• Tasks to perform
1. In the forum thread about a plant that seems to be flowering early, how tall does oldsman say that plant is?
2. Transcribe the part of the forum thread about the early-flowering plant that opens with the words containing "its not in the" and closes with "the same girl.".
3. Write the next part of the forum thread about the early-flowering plant, picking up after its last line.

• Excerpt provided
# Budding?This early?



## oldsman (Jun 28, 2009)

I'm not really sure but it looks like this has started flowering.The plant has been outdoors it's whole life(about 100 days) and has been stunted more than once .I've got 2 other plants that aren't throwing out pistils like this one seems to be.I live somewhere along the 31st in the SE.I know in my area most are harvested Sept-Nov.I'm not sure this one will make it.It is from bagseed.What do ya'll think?If I get even a joint from her that's an extra one I didn't have before .


----------



## 420benny (Jun 28, 2009)

One of mine is in full flowering mode, too. I can't explain it.


----------



## zipflip (Jun 28, 2009)

theres all sorts of freak plants on here this year it seems. i mean i even got my 2 whorled polyploids. one tetraploid and one triploid and lord knows how many other people weird plants i seen this year so far...?
  maybe its somethin in the water.
"Dont drink the water!!!!"


----------



## zipflip (Jun 28, 2009)

i think we should start a thread of nothin but everyones oddities and freak plants.


----------



## ShecallshimThor (Jun 28, 2009)

ya a journal for any1's mutants would be a cool thread


----------



## zipflip (Jun 28, 2009)

i got a journal for my mutant polyploids goin already since i first spotted them. 
  its not in the journal section tho cuz i started the thread as an open question to wat it was happenin to my girls.
 its pretty interesting if you read up on polyploids too. accordin to wat i read a 3 leaf is a triploid whish isnt very desireable end product wise but the tetra wat im readin on it sayin that it can produce up to 50% moree thc than its normal diploid(2leaf normal).. but time will only tell.
 the links in my sig below


----------



## oldsman (Jun 28, 2009)

This plant was my runt to start with.It has had it's top almost balled together.I am just now getting her straightened out.She appears different from my other 2.Leaves aren't as wide and it's a lighter green than my others.She is only about 2 feet tall but when I transplanted her I messed up and buried too much of her stem which severly stunted her.Some more pics of the same girl.


----------



## zipflip (Jun 28, 2009)

> She appears different from my other 2.Leaves aren't as wide and it's a lighter green than my others


 sounds and looks like sativa to me.


----------



## leafminer (Jun 28, 2009)

How many daylight hours do you have right now in your zone?


----------



## oldsman (Jun 28, 2009)

• Information given

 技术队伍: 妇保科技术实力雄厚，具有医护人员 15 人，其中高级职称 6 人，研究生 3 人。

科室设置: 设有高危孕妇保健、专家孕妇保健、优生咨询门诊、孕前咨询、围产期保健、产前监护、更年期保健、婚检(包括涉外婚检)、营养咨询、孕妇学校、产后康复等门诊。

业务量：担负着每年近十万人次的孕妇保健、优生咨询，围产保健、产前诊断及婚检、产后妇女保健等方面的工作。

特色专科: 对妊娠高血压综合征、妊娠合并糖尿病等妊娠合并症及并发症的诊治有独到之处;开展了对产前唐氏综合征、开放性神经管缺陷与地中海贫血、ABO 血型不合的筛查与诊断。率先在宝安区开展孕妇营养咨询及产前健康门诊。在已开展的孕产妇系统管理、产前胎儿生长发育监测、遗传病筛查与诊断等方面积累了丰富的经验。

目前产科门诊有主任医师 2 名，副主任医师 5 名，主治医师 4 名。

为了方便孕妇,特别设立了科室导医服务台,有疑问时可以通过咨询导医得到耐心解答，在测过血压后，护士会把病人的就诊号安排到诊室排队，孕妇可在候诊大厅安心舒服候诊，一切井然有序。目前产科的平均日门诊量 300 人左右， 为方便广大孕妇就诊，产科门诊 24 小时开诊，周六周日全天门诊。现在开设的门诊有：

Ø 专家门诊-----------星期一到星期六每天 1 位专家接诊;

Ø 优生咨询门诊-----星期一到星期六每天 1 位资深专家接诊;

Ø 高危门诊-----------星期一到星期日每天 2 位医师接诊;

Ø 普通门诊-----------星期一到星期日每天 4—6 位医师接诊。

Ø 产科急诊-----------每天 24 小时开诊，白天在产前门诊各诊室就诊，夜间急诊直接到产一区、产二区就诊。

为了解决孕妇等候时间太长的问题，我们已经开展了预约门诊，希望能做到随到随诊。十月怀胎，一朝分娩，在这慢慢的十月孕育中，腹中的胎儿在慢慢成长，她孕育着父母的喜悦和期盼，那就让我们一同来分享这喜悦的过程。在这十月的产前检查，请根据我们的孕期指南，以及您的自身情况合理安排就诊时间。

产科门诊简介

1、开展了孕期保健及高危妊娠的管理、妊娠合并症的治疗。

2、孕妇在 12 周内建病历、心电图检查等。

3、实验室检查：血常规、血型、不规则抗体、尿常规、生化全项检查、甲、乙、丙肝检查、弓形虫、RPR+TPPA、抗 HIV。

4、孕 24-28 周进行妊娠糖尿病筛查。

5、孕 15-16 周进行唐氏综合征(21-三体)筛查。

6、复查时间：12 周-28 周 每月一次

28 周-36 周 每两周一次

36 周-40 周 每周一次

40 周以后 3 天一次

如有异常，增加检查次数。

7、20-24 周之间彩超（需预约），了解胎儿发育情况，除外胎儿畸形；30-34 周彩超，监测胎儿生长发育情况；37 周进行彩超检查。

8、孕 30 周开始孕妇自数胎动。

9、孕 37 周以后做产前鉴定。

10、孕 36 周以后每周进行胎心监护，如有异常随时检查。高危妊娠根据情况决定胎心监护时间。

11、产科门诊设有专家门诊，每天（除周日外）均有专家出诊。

==

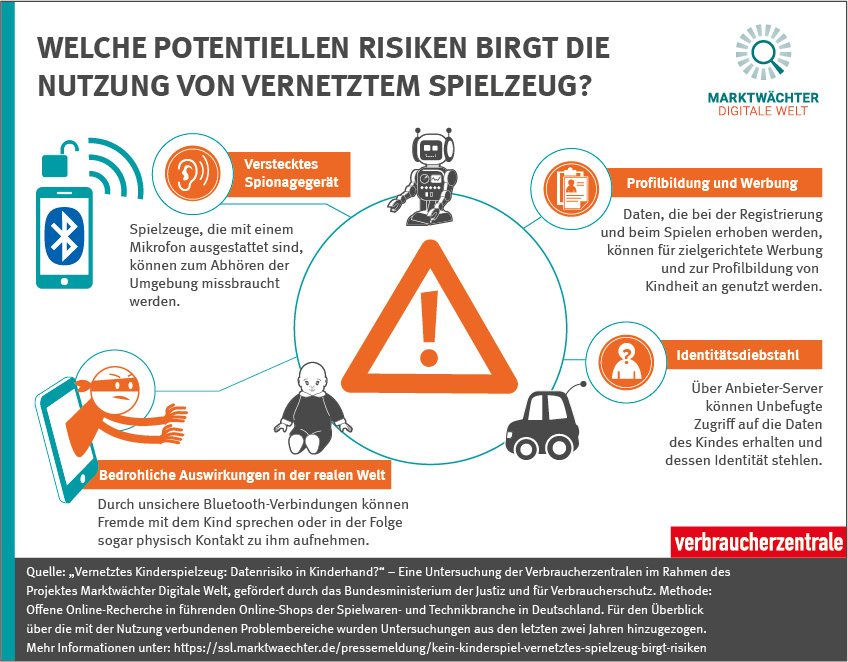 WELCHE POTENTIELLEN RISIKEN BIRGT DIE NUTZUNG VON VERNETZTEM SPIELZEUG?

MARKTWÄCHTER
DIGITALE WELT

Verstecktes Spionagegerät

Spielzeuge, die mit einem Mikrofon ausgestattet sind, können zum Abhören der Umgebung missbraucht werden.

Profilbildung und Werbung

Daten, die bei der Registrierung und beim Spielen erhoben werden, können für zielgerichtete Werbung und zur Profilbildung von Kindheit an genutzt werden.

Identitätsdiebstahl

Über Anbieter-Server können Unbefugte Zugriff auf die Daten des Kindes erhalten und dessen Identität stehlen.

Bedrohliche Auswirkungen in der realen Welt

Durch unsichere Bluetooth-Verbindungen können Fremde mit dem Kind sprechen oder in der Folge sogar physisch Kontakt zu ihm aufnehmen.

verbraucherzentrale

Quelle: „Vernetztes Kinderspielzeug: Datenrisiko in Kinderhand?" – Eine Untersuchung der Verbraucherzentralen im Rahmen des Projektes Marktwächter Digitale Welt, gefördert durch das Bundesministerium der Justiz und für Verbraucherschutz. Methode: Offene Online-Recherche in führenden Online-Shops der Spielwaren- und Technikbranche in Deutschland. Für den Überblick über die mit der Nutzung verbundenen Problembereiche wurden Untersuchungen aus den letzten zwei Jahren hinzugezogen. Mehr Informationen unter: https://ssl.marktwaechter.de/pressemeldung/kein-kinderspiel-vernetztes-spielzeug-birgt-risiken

...

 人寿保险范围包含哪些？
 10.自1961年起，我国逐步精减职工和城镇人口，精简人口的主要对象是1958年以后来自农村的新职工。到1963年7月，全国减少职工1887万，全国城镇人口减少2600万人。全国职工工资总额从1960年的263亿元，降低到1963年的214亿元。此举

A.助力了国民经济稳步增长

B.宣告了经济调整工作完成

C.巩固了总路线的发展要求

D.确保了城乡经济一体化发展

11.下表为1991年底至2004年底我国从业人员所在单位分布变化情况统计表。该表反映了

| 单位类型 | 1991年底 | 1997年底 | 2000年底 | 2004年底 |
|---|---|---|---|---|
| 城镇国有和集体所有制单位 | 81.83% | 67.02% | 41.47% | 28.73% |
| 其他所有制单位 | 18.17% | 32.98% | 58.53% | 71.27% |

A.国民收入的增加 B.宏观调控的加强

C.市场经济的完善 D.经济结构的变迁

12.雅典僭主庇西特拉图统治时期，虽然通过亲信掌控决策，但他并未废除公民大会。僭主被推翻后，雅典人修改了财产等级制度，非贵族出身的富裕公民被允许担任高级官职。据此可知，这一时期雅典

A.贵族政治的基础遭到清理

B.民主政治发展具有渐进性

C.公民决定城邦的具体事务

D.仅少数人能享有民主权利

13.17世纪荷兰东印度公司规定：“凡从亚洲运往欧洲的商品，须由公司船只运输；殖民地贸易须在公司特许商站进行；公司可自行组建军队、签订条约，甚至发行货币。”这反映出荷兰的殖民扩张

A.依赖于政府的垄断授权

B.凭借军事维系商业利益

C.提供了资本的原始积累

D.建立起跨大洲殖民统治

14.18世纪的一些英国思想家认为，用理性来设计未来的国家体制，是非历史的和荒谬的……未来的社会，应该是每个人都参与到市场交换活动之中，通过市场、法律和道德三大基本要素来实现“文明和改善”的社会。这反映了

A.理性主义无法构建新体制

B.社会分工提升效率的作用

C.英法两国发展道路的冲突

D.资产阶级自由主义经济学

• Results
1. About 2 feet tall.

2.
its not in the journal section tho cuz i started the thread as an open question to wat it was happenin to my girls.
 its pretty interesting if you read up on polyploids too. accordin to wat i read a 3 leaf is a triploid whish isnt very desireable end product wise but the tetra wat im readin on it sayin that it can produce up to 50% moree thc than its normal diploid(2leaf normal).. but time will only tell.
 the links in my sig below


----------



## oldsman (Jun 28, 2009)

This plant was my runt to start with.It has had it's top almost balled together.I am just now getting her straightened out.She appears different from my other 2.Leaves aren't as wide and it's a lighter green than my others.She is only about 2 feet tall but when I transplanted her I messed up and buried too much of her stem which severly stunted her.Some more pics of the same girl.

3.
It starts getting light around 5:30ish,usually totally dark by 8;30ish.She gets direct full sun from around 8ish till 4ish when trees start to shade her.My area usually doesn't see a big change in daylight hours till mid to late Oct.I'm going to let her do what she's been doing.


----------



## zipflip (Jun 28, 2009)

wat other choice do you have really , without stressin her out majorly liek digggin her up or watever ?
  shes in the ground right?


----------



## leafminer (Jun 28, 2009)

14 hours basically. Yeah, sounds about right, my sat doms this year were about 2 feet and showing preflowers, I buried 6" of the stalk too.. but no problems with that. It's in the ground, give it some nutes, it's maybe going to be 6 feet or so, at least five, even though it's a little late in the year. Better late than early. My outdoors are 3' and 4' now and my daylight hours are an hour shorter than yours. Whn she gets bigger, rake in some well-rotted manure and sprinkle a little potash on top.


----------



## oldsman (Jun 28, 2009)

Yup,she is in the ground.I'm just going to keep doing what I've been doing and hopefully she will keep doing what she is doing .I have 2 more in the ground as well.1 about 2-2.5 ft and my 3rd one is about3.5-4 ft tall.


----------



## dirtyolsouth (Jun 28, 2009)

Hi,

Especially if it's a sativa dominant strain, you should get a nice mature finish off of your plant with plenty of time to spare before the first frost.  Post updates if you don't mind as this could turn out to be something special...  I'm in the SE too and usually they don't trigger til around the beginning of August.

Peace!


----------



## 4u2sm0ke (Jun 29, 2009)

i think thios is common this year..Im Seattle  west coast  and have this as well..just  nature i think..take care and be safe


----------



## oldsman (Jun 29, 2009)

She has been getting nutes for about 1.5 months now.Real low doses(8-7-6) since she started as a MGrow child .About 2 weeks ago I started all the girls on some different stuff(12-36-14)and they seem to like it(still at 1/4 strength).I would like to try some Tiger Bloom on them or should I stay with what I'm using and go to 1/2 stength?


----------



## zipflip (Jun 29, 2009)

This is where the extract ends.